Published benchmarks and ablation studies converge on several enduring challenges and directions:

  • Dynamic context management: Further advances are needed for scaling memory, minimizing context pollution, and efficiently representing dialogue for retrieval and generation under tight context budgets (Soni et al., 5 Jun 2025, Zhang et al., 19 Feb 2025).
  • Hallucination and abstention: Improved answerability classifiers—incorporated as "IDK" judges or faithfulness scorers—are required to increase model reliability on unanswerable or ambiguous queries (Katsis et al., 7 Jan 2025).
  • Unified retriever–generator optimization: Current systems often treat retrieval and generation as distinct components; joint or RL-based optimization remains underexplored (Cheng et al., 30 Oct 2024).
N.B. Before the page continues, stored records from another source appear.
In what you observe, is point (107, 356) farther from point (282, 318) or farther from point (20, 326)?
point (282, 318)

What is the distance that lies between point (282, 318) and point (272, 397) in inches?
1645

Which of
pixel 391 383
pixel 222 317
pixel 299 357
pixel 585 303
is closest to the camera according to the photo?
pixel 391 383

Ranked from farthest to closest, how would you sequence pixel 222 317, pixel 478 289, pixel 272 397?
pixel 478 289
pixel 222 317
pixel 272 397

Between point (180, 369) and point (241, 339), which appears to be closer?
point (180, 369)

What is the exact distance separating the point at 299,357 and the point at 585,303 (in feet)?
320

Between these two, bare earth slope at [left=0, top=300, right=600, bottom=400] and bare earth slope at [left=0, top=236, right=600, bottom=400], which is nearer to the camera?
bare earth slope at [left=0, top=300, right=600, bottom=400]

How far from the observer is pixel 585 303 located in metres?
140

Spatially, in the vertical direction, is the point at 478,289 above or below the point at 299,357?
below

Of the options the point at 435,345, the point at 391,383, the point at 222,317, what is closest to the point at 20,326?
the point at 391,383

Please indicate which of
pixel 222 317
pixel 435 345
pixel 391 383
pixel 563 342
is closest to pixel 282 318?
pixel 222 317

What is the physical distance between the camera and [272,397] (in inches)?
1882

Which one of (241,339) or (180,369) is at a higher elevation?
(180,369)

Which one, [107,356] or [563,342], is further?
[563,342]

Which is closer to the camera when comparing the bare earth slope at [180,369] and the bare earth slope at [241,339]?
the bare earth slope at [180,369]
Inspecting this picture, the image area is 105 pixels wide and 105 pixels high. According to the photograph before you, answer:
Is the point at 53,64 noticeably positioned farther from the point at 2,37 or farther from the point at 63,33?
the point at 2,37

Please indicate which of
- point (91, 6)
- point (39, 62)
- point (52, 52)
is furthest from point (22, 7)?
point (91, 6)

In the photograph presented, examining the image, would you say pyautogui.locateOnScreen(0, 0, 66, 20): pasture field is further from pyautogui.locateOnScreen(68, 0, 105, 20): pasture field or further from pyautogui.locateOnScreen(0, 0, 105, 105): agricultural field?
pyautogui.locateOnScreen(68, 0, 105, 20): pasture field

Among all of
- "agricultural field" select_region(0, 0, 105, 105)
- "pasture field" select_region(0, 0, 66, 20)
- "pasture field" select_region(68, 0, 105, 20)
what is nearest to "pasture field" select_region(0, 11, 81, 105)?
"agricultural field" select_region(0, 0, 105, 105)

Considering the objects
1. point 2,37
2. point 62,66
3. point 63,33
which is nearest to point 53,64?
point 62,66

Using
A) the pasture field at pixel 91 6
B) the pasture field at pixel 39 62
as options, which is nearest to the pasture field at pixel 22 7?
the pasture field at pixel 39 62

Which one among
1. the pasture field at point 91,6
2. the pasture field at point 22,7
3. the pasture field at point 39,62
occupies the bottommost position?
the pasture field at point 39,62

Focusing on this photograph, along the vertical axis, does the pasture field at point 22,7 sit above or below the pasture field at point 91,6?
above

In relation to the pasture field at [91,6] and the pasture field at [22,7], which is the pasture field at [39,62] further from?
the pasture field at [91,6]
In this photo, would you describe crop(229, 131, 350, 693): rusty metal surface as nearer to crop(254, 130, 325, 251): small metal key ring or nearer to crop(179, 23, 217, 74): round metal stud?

  • Domain and modality transfer: Transferring multi-turn RAG to new domains (legal, technical, egocentric visual), complex toolflows, and cross-lingual/multimodal environments reveals bottlenecks in both retrieval and generative grounding (Li et al., 28 Feb 2025, Wang et al., 30 Oct 2025).
  • Evaluation scalability: Human evaluation is highly reliable (FANC scoring ≥90% agreement) but not scalable; automated LLM-Judge and reference-less metrics are critical for progress (Katsis et al., 7 Jan 2025, Li et al., 28 Feb 2025).
  • Compositional multi-agent and hybrid systems: Modular, agent-based orchestration enables fine-grained reasoning control and interpretability but presents new interface and efficiency bottlenecks (Nguyen et al., 26 May 2025, Zhang et al., 25 Feb 2025).

A plausible implication is that scalable multi-turn RAG progress will be driven by advances in dynamic context handling, multi-hop/agentic integration, unified retriever–generator co-optimization, and formal benchmarking across richer modalities and domains.